Moody's Corporation
Q1 FY26 Earnings Call Analysis
Capital Markets
fundraise: No informationcapex: Yesrevenue: Category 4margin: Category 1orderbook: No information
💰fundraise
Any current/future new fundraising through debt or equity?
- Q1 issuance hit a record $2 trillion, supported by strong primary market activity and solid investor demand.
- Investment-grade issuance remains strong, including jumbo transactions from hyperscalers and technology issuers.
- Hyperscaler issuance has already exceeded full-year 2025 levels, indicating ongoing frequent issuer activity.
- Market turbulence in April may temper issuance temporarily, but refinancing needs, M&A pipeline, and AI-related financing support recovery in Q2 and Q3.
- Issuance expected to grow high single digits in H1 2026, decline mid-single digits in H2 2026.
- Moody’s notes massive funding needs persist due to stretched sovereign balance sheets, indicating continued public and private market financing.
- Private credit is growing strongly, with some deals shifting from private to public markets as public markets are usually cheaper funding sources.
- Moody’s supports credit assessment efforts across these financing activities through its Analytics and Ratings businesses.
🏗️capex
Any current/future capex/capital investment/strategic investment?
- Moody’s is continuing to invest in technology, focusing on workflow automation and AI-enabled tools to improve analyst efficiency and productivity, especially in the Ratings division.
- Investments include updating legacy technology infrastructure to modern standards, supporting scalability and innovation.

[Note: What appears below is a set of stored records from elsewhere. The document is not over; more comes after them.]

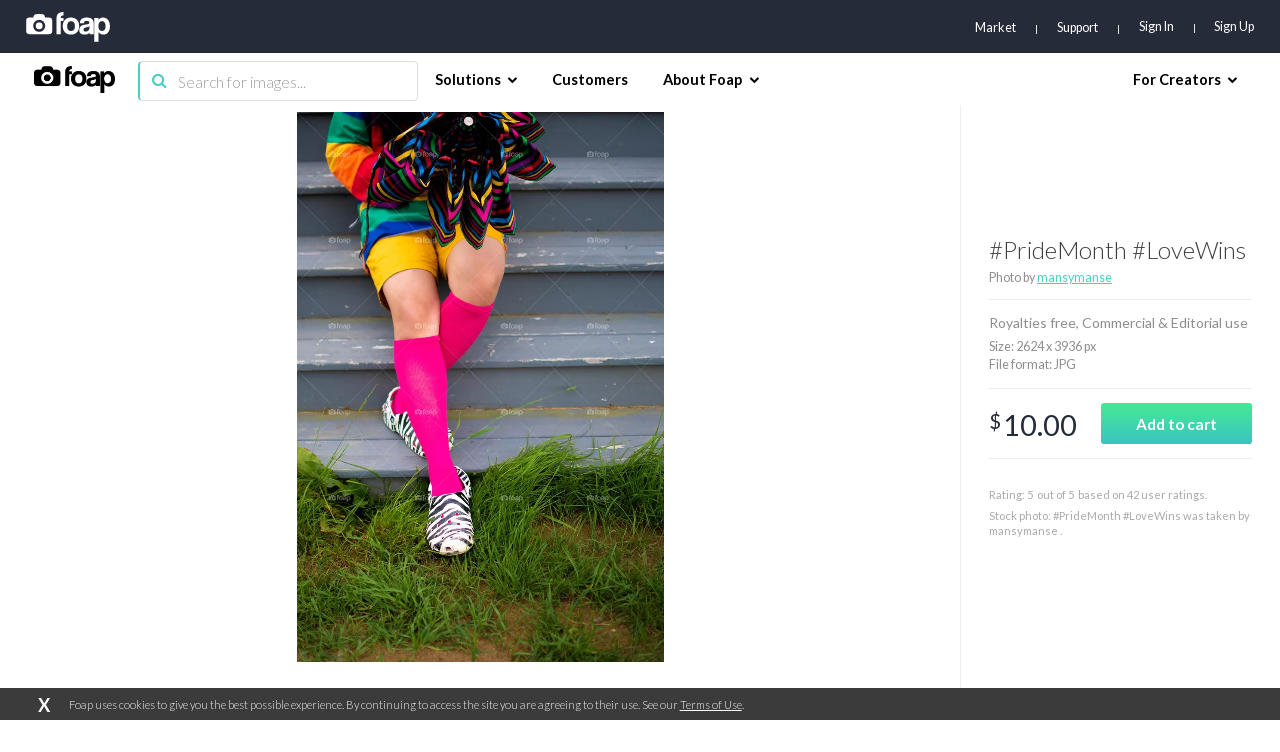

--- FILE ---
content_type: text/html; charset=utf-8
request_url: https://www.google.com/recaptcha/api2/aframe
body_size: 267
content:
<!DOCTYPE HTML><html><head><meta http-equiv="content-type" content="text/html; charset=UTF-8"></head><body><script nonce="NZROa_zlAhTgOMc2QImoJw">/** Anti-fraud and anti-abuse applications only. See google.com/recaptcha */ try{var clients={'sodar':'https://pagead2.googlesyndication.com/pagead/sodar?'};window.addEventListener("message",function(a){try{if(a.source===window.parent){var b=JSON.parse(a.data);var c=clients[b['id']];if(c){var d=document.createElement('img');d.src=c+b['params']+'&rc='+(localStorage.getItem("rc::a")?sessionStorage.getItem("rc::b"):"");window.document.body.appendChild(d);sessionStorage.setItem("rc::e",parseInt(sessionStorage.getItem("rc::e")||0)+1);localStorage.setItem("rc::h",'1769376429604');}}}catch(b){}});window.parent.postMessage("_grecaptcha_ready", "*");}catch(b){}</script></body></html>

- The company is reallocating resources within Moody’s Analytics to fund strategic high-growth areas like lending, decision-grade data, and insurance underwriting, without increasing overall developer resources.
- Ongoing investments in AI enablement are intended to provide new insights for analysts, enhance ratings quality, and support new research.
- Cost containment efforts partially offset investment increases, maintaining disciplined expense management.
- The strong balance sheet provides flexibility to continue investing in growth while maintaining a consistent capital return framework.
📊revenue
Future growth expectations in sales/revenue/volumes?
- Moody’s expects organic recurring revenue growth to gradually build back to high single digits through the year, with ARR growth trending close to recurring revenue.
- MIS (Moody’s Investors Service) revenue growth is expected in the low to mid-teens percentage in Q2, with full-year revenue growth projected in the high single-digit percent range, though volatility could moderate growth to mid-single digits.
- Ratings issuance is forecast to grow high single digits in H1 2026 and decline mid-single digits in H2; overall, ratings revenue is expected to grow low double digits in H1 and mid-single digits in H2.
- Growth in lending solutions and AI-enabled workflows is strong, with banking ARR growing 10% and lending solutions in the high teens.
- Moody’s is investing in AI and technology efficiencies to scale growth, especially in lending, insurance underwriting, and compliance workflows.
- Cross-selling and upselling within insurance and other segments continue to drive growth, with retention rates improving.
📈margin
Future growth expectations in earnings/operating earnings/profits/EPS?
- Moody’s expects full-year revenue growth in the high single-digit percent range for 2026, with growth towards the lower end due to the MA divestiture.
- MIS (Moody’s Investors Service) anticipates low to mid-teens revenue growth in Q2, with full-year growth moderated to mid-single-digit percent if volatility persists after April.
- MA (Moody’s Analytics) expects recurring revenue growth anchored in the high single-digit percent range, with margin expansion to mid- to high-30% by end of 2027.
- Adjusted operating margins: MIS delivered 66.7% in Q1 with ongoing margin expansion; MA margins at 32.5% with further improvement expected.
- Adjusted diluted EPS growth of 13% in Q1 to $4.33, with Q2 EPS expected around $4.15 to $4.30.
- Operating leverage driven by technology investments and AI efficiency gains.
- Share repurchase guidance increased to approximately $2.5 billion for 2026, signaling strong cash flow and confidence in growth trajectory.
📋orderbook
Current/ Expected Orderbook/ Pending Orders?
The document does not provide explicit current or expected orderbook/pending orders data. However, related insights include:
- Issuance expected to grow high single-digit percent in H1 2026 versus H1 2025, then decline mid-single-digit percent in H2 2026 versus H2 2025.
- Issuance expected to decline mid-teens from Q1 to Q2, be flat Q2 to Q3, then decline mid-20s from Q3 to Q4.
- Backlog of Q1 deals deferred into Q2 observed, with optimism for issuance to return in May and June.
- Noted volatility and geopolitical concerns create "risk on" and "risk off" windows affecting timing.
- High demand evidenced by 80% of March investment-grade issuance occurring in 6 days, indicating strong pending demand waiting for market windows.
No specific numeric orderbook or pending order values were disclosed.